» Requirement: Render the material as a Markdown table with the columns Row and Material line, starting at the line that contains "Which is farther" and ending at the line that contains "18.8 metres". Omit blank lines and leave the pictures out.

* start Records to process *

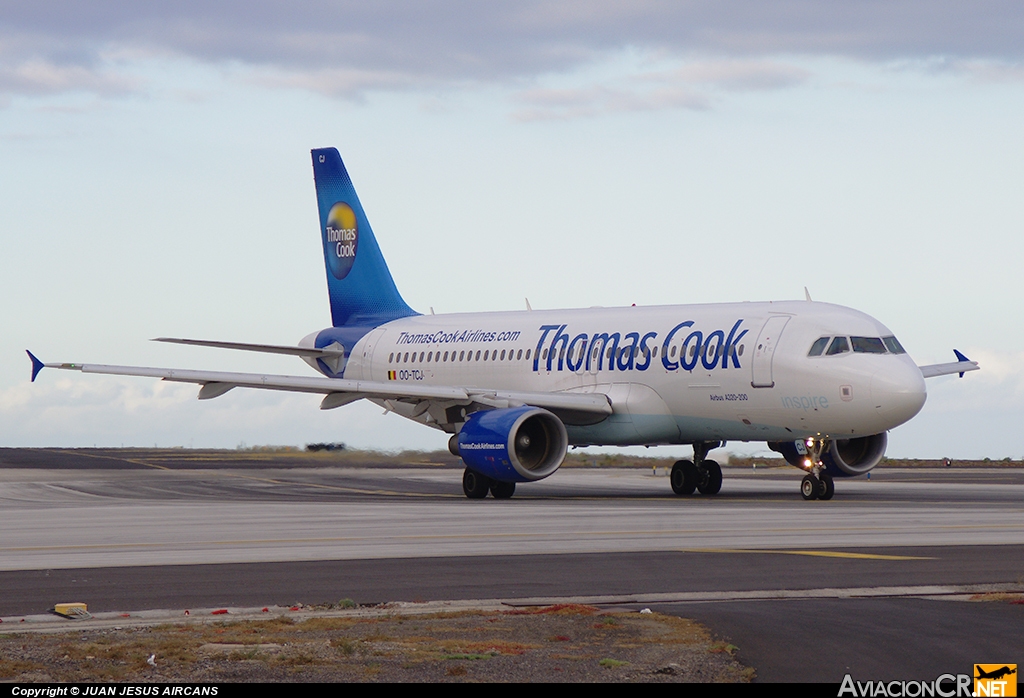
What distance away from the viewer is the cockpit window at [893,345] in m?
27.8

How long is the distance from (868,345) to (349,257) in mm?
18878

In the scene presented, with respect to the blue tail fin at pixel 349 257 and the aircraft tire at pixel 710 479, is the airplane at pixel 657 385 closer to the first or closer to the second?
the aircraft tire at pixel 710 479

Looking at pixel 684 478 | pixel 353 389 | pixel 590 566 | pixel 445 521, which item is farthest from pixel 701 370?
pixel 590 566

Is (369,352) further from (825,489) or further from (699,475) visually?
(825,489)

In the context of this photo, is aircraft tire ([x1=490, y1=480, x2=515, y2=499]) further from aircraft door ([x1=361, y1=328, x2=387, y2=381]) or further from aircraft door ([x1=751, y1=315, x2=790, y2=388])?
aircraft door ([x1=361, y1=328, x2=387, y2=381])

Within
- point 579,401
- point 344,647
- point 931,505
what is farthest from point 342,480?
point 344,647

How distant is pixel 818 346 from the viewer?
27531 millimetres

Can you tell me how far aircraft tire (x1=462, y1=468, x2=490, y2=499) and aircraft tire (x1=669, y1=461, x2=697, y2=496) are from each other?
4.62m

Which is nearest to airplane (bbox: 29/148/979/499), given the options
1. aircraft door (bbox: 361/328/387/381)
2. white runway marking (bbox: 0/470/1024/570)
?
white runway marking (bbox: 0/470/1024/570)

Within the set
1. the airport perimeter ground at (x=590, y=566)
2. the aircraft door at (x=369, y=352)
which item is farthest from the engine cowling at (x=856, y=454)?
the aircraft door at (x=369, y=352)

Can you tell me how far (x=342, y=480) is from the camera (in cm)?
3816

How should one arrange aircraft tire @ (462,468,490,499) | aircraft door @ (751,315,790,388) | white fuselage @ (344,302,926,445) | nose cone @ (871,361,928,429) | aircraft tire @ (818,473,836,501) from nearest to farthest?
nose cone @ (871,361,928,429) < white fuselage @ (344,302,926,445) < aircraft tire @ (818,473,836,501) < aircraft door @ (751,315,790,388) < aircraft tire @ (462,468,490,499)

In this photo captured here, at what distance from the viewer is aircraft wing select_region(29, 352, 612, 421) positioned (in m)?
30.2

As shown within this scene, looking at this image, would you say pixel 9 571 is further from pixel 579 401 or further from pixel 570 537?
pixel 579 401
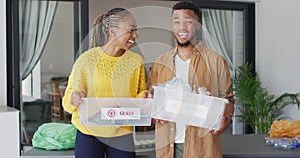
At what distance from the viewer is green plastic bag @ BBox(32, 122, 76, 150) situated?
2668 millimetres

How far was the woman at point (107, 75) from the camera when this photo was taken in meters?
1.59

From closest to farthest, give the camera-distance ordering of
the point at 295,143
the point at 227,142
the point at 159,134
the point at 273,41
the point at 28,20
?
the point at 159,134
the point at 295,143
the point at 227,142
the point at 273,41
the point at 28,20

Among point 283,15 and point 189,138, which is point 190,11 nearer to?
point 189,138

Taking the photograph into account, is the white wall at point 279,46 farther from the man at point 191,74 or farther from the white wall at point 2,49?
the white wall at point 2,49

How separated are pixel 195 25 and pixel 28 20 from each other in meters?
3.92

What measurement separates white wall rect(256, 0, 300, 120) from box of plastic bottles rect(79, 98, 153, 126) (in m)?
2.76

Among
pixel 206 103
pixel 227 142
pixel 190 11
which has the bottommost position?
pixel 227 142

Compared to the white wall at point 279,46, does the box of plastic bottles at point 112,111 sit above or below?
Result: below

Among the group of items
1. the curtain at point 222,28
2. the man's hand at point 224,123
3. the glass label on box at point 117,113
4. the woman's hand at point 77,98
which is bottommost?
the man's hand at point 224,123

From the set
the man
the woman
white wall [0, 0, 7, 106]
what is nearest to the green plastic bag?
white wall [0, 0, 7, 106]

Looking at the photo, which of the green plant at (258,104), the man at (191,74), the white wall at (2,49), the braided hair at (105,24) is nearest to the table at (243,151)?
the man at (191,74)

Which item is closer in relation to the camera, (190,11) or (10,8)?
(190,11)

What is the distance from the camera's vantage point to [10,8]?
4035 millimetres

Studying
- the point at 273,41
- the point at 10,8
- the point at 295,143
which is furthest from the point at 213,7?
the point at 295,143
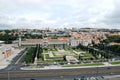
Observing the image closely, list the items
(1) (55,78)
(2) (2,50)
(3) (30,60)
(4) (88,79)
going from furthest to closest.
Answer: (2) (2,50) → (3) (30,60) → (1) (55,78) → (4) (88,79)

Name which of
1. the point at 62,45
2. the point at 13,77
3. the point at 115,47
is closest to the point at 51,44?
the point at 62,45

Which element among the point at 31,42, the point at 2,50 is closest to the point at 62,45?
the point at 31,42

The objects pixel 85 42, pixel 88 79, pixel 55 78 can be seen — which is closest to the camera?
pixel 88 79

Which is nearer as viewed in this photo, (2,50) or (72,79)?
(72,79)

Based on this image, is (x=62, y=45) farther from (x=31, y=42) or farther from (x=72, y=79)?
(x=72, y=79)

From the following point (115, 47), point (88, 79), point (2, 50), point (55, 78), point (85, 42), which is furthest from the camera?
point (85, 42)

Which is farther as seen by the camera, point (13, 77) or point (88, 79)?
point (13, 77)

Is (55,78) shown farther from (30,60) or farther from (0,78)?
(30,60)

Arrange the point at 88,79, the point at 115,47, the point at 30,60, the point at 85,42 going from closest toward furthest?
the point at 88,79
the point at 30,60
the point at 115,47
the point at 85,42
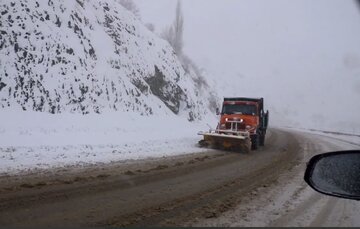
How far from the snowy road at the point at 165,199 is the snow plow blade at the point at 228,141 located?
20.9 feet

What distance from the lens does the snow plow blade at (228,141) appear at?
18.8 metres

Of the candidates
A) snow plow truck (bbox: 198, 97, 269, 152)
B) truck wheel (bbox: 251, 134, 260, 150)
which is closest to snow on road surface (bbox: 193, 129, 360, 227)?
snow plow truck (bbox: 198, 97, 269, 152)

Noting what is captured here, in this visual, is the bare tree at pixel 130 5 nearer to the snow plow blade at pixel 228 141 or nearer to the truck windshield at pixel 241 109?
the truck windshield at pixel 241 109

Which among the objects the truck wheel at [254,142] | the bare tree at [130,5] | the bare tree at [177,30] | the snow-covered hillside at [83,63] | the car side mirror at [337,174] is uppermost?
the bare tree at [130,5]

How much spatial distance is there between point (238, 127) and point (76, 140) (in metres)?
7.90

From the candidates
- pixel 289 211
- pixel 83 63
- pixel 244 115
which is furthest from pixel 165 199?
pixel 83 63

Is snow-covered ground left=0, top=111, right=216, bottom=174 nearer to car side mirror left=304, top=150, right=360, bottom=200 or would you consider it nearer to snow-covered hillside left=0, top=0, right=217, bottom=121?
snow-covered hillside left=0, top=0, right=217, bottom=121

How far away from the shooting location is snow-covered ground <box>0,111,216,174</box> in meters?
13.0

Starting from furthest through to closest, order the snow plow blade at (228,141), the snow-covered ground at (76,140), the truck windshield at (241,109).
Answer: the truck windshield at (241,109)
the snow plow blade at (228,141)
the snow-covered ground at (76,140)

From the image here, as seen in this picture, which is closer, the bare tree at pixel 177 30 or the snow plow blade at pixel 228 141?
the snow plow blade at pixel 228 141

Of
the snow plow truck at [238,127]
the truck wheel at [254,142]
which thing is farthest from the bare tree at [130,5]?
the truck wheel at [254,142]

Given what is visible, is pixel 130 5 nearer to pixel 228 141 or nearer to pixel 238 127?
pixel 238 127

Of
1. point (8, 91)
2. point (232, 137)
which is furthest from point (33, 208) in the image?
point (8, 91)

* end Records to process *

» Response:
| Row | Material line |
|---|---|
| 1 | Which is farther as seen by the camera, point (13, 77) or point (88, 79)? |
| 2 | point (13, 77) |
| 3 | Is (55,78) shown farther from (30,60) or farther from (0,78)? |
| 4 | (30,60) |
| 5 | Arrange the point at 88,79, the point at 115,47, the point at 30,60, the point at 85,42 going from closest toward furthest? |
| 6 | the point at 88,79 |
| 7 | the point at 30,60 |
| 8 | the point at 115,47 |
| 9 | the point at 85,42 |
| 10 | How far from the snowy road at the point at 165,199 is the snow plow blade at the point at 228,141 located? |
| 11 | 20.9 feet |
| 12 | What distance from the lens does the snow plow blade at (228,141) appear at? |
| 13 | 18.8 metres |